Climbing Hydrangea

8 Apr

Climbing Hydrangea (Hydrangea anomala petiolaris), slow growing deciduous vine, climbs by aerial roots and clings to any surface, large clusters of white flowers bloom summer, full sun to part shade, good container plant.

Big, bold leaves and large clusters of long-lasting flowers in white, pink, red, or blue. Summer to fall bloom. Flower clusters may contain sterile flowers (conspicuous, with large,petal-like sepals) or fertile flowers (small, starry petaled); or they may feature a cluster of small fertile flowers surrounded by ring of big sterile ones (these are called lacecap hydrangeas). Sterile flowers last for a long time (often holding up for months), gradually fading in color.

 Climbing Hydrangea is simply one of the finest of all self-climbing woody vines. Its combination of abundant bloom, handsome fall foliage, and interesting bark (revealed in winter) make it a pleasure in every season, and its ease of care renders it invaluable to the busy gardener. This is a legacy planting you will enjoy for decades to come.Autumn is one of the best seasons for this climber, for the large, fresh green leaves turn a buttery shade of yellow, remaining for several weeks before dropping for winter. The sight of a mature Climbing Hydrangea in full autumn regalia is unforgettable!

This plant needs no support to grow upward, so you don’t have to worry about tying the vine.

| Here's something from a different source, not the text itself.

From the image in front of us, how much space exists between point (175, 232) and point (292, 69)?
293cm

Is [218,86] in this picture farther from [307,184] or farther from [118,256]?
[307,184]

Just give it a wall, arbor, or other structure to grow against, and up it goes.

Climbing Hydrangea is easy, carefree, and very long-lived. It can be somewhat slow to establish, but once settled in, it makes excellent growth each year, it can eventually grow to 60 to 80 feet long (if left unpruned) and 10 to 12 feet wide. Content in sun or shade, it is very low maintenance.